# Material to process
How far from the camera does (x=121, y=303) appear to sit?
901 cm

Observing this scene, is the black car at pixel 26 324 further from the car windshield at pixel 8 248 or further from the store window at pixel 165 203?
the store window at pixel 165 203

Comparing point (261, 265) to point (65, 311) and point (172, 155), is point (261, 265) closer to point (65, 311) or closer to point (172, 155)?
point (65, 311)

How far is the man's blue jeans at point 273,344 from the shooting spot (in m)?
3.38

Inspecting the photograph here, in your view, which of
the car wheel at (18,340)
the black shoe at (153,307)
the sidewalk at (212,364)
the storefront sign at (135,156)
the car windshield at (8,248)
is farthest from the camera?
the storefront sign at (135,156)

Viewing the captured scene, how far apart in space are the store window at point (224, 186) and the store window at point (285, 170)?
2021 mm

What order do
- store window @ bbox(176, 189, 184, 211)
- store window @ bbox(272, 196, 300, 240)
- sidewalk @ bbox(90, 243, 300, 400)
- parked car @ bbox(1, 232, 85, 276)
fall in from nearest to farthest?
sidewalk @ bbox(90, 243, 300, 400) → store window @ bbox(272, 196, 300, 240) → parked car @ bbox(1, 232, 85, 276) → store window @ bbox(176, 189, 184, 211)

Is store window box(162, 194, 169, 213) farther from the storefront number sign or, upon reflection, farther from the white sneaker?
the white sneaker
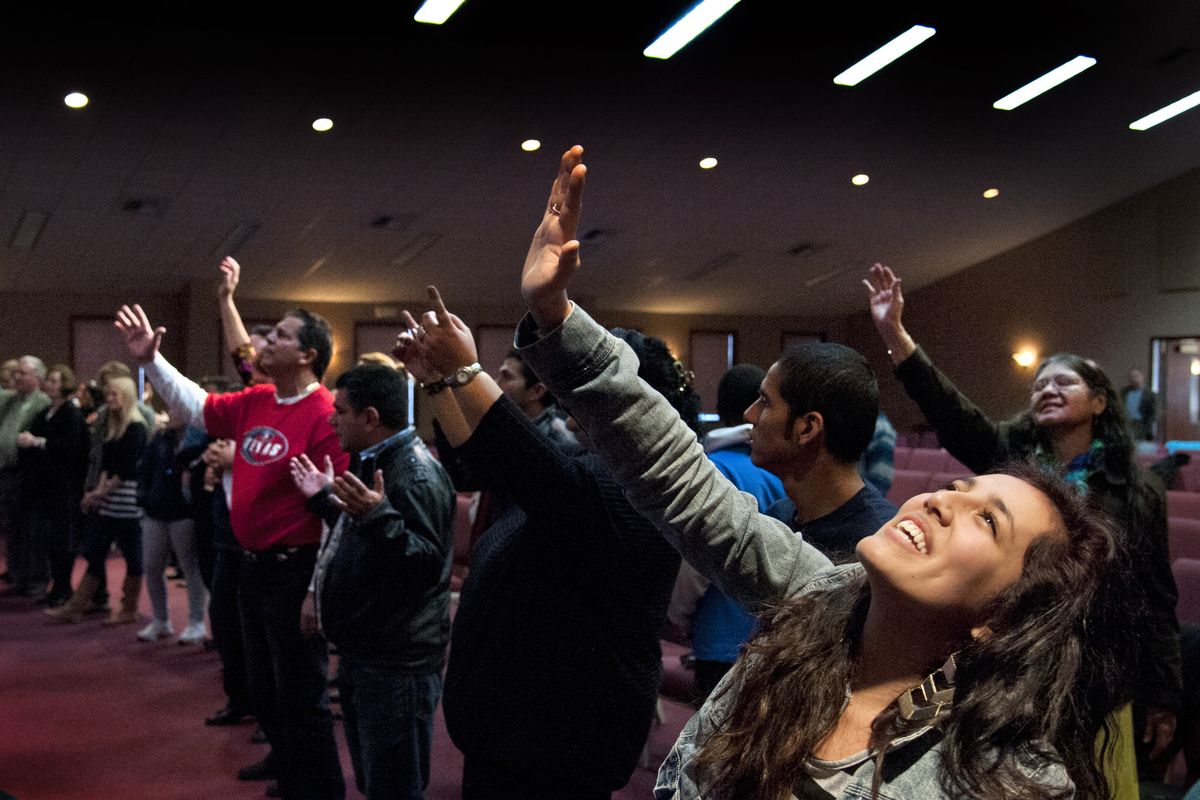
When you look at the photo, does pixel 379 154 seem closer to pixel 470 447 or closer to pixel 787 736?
pixel 470 447

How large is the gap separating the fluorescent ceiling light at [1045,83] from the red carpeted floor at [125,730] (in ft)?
23.7

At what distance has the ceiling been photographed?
779 cm

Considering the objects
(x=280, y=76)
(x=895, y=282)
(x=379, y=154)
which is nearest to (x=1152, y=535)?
(x=895, y=282)

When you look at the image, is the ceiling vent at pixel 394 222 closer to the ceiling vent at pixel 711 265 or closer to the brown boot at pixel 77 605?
the ceiling vent at pixel 711 265

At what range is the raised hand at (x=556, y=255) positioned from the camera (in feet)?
3.63

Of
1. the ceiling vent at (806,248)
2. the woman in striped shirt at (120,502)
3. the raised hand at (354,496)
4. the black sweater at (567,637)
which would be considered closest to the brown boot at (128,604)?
the woman in striped shirt at (120,502)

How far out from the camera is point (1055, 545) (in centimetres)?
105

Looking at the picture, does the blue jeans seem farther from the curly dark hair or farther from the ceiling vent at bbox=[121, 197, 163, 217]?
the ceiling vent at bbox=[121, 197, 163, 217]

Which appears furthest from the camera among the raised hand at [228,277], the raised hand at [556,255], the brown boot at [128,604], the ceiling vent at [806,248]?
the ceiling vent at [806,248]

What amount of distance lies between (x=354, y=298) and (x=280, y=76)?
290 inches

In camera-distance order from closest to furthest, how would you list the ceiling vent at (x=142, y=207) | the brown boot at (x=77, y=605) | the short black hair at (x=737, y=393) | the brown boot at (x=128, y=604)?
the short black hair at (x=737, y=393)
the brown boot at (x=128, y=604)
the brown boot at (x=77, y=605)
the ceiling vent at (x=142, y=207)

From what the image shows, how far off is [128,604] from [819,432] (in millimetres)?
5675

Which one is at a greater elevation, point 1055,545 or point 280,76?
point 280,76

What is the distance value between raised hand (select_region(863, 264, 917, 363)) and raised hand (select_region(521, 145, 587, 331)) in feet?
4.58
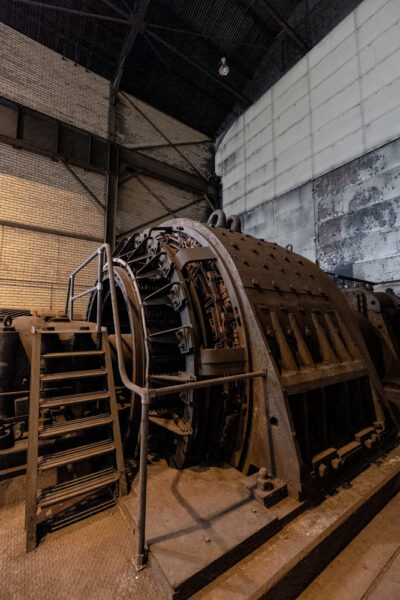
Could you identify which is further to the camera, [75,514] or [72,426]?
[72,426]

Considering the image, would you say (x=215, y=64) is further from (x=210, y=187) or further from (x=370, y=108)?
(x=370, y=108)

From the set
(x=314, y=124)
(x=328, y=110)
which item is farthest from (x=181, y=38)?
(x=328, y=110)

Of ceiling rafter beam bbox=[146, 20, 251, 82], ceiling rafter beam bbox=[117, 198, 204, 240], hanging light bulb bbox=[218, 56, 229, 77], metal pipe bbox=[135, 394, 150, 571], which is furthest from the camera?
ceiling rafter beam bbox=[117, 198, 204, 240]

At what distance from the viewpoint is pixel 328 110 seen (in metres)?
8.68

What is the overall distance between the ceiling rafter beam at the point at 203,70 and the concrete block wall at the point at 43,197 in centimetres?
275

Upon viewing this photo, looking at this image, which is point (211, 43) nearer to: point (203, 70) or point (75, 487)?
point (203, 70)

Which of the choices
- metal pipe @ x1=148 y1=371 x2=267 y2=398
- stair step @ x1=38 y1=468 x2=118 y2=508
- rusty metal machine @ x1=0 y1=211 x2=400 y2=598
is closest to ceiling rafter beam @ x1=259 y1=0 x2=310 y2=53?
rusty metal machine @ x1=0 y1=211 x2=400 y2=598

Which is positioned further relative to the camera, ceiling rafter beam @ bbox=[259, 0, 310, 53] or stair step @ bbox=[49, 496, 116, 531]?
ceiling rafter beam @ bbox=[259, 0, 310, 53]

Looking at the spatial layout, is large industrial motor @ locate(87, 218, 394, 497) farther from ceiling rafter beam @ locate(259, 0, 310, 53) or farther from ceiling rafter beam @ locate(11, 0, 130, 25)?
ceiling rafter beam @ locate(259, 0, 310, 53)

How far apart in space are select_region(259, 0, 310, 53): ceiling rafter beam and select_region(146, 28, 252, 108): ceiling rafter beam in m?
2.47

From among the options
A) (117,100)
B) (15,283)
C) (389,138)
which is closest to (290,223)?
(389,138)

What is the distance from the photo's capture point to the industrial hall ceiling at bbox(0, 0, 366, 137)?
9094 millimetres

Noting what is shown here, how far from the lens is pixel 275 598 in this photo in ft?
4.99

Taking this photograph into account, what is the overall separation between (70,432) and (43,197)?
30.1 ft
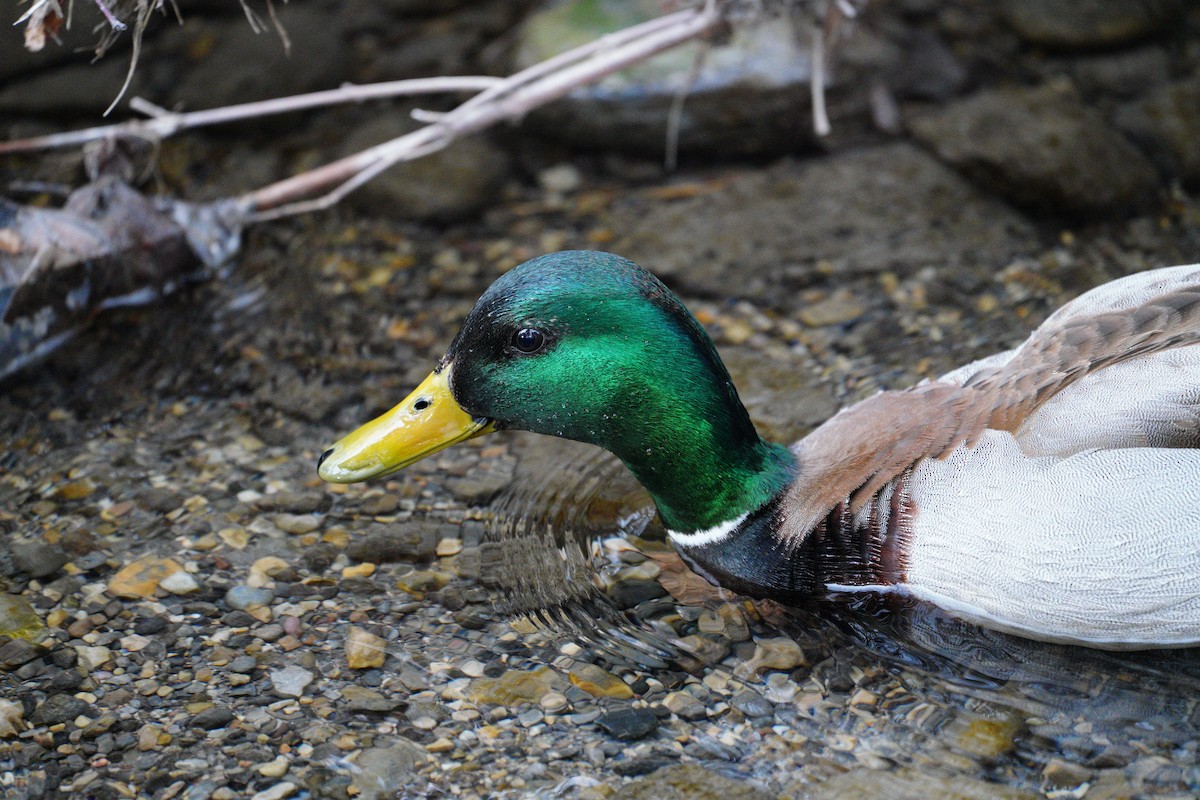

# Aim
List each line from the entries above that contains the word "furthest". Match case, so a line counts only if its capitalization is identical.

# Output of the task
Which appears furthest from the camera among the raised hand at [228,277], the raised hand at [556,255], the brown boot at [128,604], the ceiling vent at [806,248]?
In camera-distance order from closest to furthest, how would you list the ceiling vent at (x=142, y=207) | the brown boot at (x=77, y=605) | the short black hair at (x=737, y=393) | the brown boot at (x=128, y=604)?
Of ceiling rafter beam bbox=[146, 20, 251, 82], ceiling rafter beam bbox=[117, 198, 204, 240], hanging light bulb bbox=[218, 56, 229, 77], metal pipe bbox=[135, 394, 150, 571], which is furthest from the camera?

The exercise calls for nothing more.